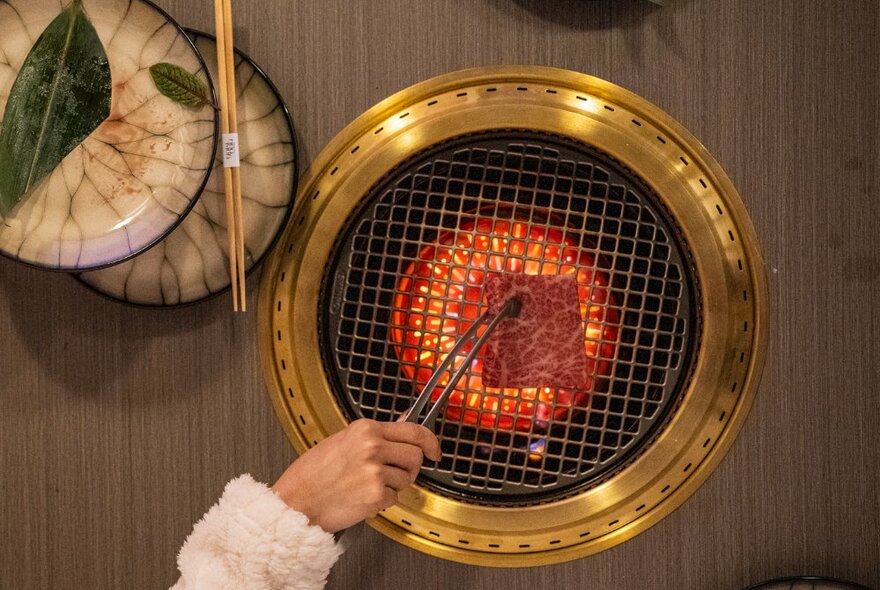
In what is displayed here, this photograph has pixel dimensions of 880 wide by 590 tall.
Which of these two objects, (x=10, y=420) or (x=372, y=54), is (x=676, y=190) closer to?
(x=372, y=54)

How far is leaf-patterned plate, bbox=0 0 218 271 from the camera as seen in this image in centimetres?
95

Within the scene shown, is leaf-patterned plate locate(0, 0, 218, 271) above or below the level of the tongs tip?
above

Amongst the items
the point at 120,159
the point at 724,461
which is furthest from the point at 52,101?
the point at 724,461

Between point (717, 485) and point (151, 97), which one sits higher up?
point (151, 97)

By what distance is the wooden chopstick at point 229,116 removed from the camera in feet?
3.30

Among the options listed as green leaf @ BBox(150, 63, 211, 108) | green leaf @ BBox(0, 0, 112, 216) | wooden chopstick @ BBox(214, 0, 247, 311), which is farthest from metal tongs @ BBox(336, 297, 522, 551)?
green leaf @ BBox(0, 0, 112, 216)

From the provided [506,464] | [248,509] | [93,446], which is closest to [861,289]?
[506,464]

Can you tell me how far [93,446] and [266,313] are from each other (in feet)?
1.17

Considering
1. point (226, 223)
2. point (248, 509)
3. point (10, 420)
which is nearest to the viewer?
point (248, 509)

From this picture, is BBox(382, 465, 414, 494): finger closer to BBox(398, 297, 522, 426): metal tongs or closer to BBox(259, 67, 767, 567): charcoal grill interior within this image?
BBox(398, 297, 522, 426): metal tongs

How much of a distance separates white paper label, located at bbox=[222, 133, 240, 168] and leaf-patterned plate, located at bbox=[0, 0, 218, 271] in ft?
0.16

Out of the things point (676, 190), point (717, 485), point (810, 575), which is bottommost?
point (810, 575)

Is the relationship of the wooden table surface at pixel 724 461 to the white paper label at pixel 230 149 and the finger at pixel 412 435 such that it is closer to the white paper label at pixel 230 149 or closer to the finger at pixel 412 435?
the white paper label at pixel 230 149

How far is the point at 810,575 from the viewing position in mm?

→ Given exercise: Extract every entry above word for word and leave out the pictures.

→ Full solution:
In what is displayed here, this photograph has pixel dimensions of 880 wide by 590 tall.
Which of these two objects, (x=10, y=420) or (x=372, y=54), is (x=676, y=190) closer to?
(x=372, y=54)

How far is leaf-patterned plate, bbox=0 0 218 271 from the camera as seen in this image in centimetres?
95

Within the scene shown, is leaf-patterned plate locate(0, 0, 218, 271) above or below the level of the tongs tip?
above

Amongst the items
the point at 120,159
the point at 724,461
which is furthest from the point at 52,101?
the point at 724,461

Between point (717, 485) and point (151, 97), which one sits higher up?
point (151, 97)

By what distance is the wooden chopstick at point 229,116 removed from the camera in feet?
3.30

Among the options listed as green leaf @ BBox(150, 63, 211, 108) | green leaf @ BBox(0, 0, 112, 216) | wooden chopstick @ BBox(214, 0, 247, 311), which is farthest from metal tongs @ BBox(336, 297, 522, 551)?
green leaf @ BBox(0, 0, 112, 216)

From the provided [506,464] | [248,509] | [93,446], which is closest to [861,289]?
[506,464]

Can you tell me how far [93,446] and [266,313] are from each other (in feet)?
1.17

Considering
1. point (226, 223)
2. point (248, 509)
3. point (10, 420)
which is nearest to the viewer?
point (248, 509)

From this picture, is BBox(382, 465, 414, 494): finger closer to BBox(398, 297, 522, 426): metal tongs or closer to BBox(259, 67, 767, 567): charcoal grill interior within this image?
BBox(398, 297, 522, 426): metal tongs

How much of a distance separates white paper label, located at bbox=[222, 133, 240, 168] and leaf-patterned plate, located at bbox=[0, 0, 218, 271] in ft?
0.16

Out of the things point (676, 190), point (717, 485), point (810, 575), which is bottommost?
point (810, 575)

Is the relationship of the wooden table surface at pixel 724 461 to the white paper label at pixel 230 149 and the finger at pixel 412 435 such that it is closer to the white paper label at pixel 230 149 or closer to the finger at pixel 412 435?
the white paper label at pixel 230 149

How far is the point at 810,575 from the viewing position in mm?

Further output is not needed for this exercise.